### Provided records
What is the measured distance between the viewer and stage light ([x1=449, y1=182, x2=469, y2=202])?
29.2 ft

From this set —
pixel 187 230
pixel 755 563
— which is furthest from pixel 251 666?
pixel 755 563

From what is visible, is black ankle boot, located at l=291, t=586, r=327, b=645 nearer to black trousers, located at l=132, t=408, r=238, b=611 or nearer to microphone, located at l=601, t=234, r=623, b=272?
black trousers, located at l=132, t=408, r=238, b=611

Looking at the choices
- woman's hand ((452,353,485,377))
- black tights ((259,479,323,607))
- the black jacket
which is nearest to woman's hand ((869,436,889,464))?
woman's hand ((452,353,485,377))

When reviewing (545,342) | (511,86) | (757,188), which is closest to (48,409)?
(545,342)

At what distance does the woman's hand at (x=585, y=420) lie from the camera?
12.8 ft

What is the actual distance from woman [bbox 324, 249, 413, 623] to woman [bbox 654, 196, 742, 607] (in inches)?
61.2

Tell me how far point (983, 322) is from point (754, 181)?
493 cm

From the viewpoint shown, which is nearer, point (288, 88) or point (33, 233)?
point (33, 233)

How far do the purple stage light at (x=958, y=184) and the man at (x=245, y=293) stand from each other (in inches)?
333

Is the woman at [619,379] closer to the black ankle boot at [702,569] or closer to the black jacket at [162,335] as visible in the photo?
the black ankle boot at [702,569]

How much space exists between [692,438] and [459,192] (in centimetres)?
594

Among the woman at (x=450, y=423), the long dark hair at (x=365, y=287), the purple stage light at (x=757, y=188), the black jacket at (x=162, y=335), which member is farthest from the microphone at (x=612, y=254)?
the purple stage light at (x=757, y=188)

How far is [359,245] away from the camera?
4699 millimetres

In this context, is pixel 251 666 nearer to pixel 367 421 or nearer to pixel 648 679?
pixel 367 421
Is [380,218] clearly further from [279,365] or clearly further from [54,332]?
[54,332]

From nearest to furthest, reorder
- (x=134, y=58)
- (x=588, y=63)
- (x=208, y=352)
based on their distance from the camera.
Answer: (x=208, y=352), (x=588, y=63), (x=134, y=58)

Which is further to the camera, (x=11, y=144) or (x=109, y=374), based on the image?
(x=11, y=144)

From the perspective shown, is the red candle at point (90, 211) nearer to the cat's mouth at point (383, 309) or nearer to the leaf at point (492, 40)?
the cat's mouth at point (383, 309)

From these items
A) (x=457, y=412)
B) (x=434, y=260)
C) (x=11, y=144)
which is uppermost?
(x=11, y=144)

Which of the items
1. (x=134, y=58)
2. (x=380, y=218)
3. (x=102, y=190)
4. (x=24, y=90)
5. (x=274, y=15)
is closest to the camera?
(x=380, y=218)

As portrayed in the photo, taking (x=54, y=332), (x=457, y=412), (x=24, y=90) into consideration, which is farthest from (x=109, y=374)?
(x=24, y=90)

### Work instructions
Repeat, without changes, every line from the one that contains "From the perspective" through the final line of the data.

### Problem solution
From the perspective shown, is the red candle at point (90, 211) nearer to the cat's mouth at point (383, 309) or nearer to the leaf at point (492, 40)?
the cat's mouth at point (383, 309)

From these items
A) (x=457, y=412)
B) (x=434, y=260)
C) (x=11, y=144)
which is uppermost?
(x=11, y=144)

Which of the items
1. (x=134, y=58)
2. (x=380, y=218)
3. (x=102, y=190)
4. (x=24, y=90)
5. (x=274, y=15)
is closest to the camera?
(x=380, y=218)

As portrayed in the photo, taking (x=54, y=332), (x=457, y=412), (x=24, y=90) into consideration, which is farthest from (x=109, y=374)?
(x=24, y=90)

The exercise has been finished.